Written by Alex Iskold and edited by Richard MacManus
Music makes us happy. So happy in fact that we shake, smile and fork off billions of dollars every year on it. So it is not an accident that music is one of the most popular forms of media online.
Because the music market is large, there is an opportunity for innovation. We have recently seen a lot of new services such as Last.fm and Pandora jumping into the music market to compete with iTunes and more traditional music sites. In this post, we will discuss another newcomer - a mashup between a desktop music player and a web browser called Songbird.
Songbird at a glance
Songbird is really just that - a mixture of a music player and the web browser. Built on top of the open-source Mozilla code base, this desktop application lets you manage your local music collection, search for new music online as well as instantly play any music on blogs and web sites.
You maybe thinking: So what? Why mix a music player and a web browser? We already have great applications that play music and let us browse the web. While this is true, we think there are good reasons to mash them up, particularly for music and perhaps for other things as well. The thing is: Songbird really understands music, understands the web and understands what people want to do with music on the web.
For example, the Songbird left pane contains a folder called Music Blogs, which comes with a few preset blogs. When you select a blog, the content loads in the central area, just like in the web browser. But in addition, Songbird displays a pane on the bottom that lists all tracks found on the current page. Below the pane, there are controls to play the selected song, add it to your playlist or library, download it or subscribe to the songs on this blog.
So Songbird is bringing semantics, or understanding of music, to the context of the blog. With the regular browser you would just see the page, but the music-aware browser is able to create much richer and much more meaningful experience. Even the common Subscribe action takes on a different meaning - you are asking to subscribe to new songs that appear on this page.

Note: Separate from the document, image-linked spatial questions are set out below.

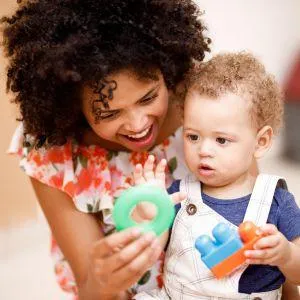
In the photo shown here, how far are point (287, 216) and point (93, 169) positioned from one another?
17.9 inches

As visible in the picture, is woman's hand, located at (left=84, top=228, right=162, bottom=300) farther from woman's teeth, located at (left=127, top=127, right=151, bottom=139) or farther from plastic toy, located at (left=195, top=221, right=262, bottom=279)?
woman's teeth, located at (left=127, top=127, right=151, bottom=139)

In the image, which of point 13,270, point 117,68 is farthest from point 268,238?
point 13,270

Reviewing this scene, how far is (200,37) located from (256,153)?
0.28 meters

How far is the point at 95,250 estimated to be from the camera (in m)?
0.86

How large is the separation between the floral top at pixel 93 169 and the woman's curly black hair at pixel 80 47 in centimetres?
10

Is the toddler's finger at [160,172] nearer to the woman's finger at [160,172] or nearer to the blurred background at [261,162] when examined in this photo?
the woman's finger at [160,172]

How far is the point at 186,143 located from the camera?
104cm

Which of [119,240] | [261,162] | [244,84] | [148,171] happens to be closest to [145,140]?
[148,171]

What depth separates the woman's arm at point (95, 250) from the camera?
2.64 feet

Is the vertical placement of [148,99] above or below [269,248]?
above

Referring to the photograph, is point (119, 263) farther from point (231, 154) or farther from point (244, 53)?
point (244, 53)

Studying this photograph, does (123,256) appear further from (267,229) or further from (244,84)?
(244,84)

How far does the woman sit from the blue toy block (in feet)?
0.33

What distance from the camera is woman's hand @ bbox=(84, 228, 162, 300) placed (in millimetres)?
795
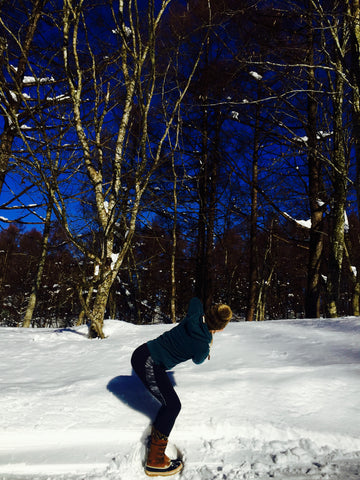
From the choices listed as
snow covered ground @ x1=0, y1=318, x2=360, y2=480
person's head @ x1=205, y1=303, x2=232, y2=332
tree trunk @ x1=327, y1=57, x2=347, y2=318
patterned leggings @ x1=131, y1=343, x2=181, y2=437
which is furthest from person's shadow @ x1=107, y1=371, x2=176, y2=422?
tree trunk @ x1=327, y1=57, x2=347, y2=318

Yahoo! pipes. Songbird is another good example of this growing trend, because it treats the web as a music database. As shown in the picture on the left, Songbird replaces the standard search engines with the set of ones specific for music, making the music searches quicker and more relevant.It is becoming more clear that the web is turning into a gigantic database. We explained this trend in our recent post about
Do desktop/web blends make sense?
Songbird solves a problem of bringing together our local music libraries and vast amounts of music online. This clearly makes sense for music, but what about other sectors. In general, does it make sense to have desktop applications that interact with the web? Now, just like a year ago, I think that the answer is yes.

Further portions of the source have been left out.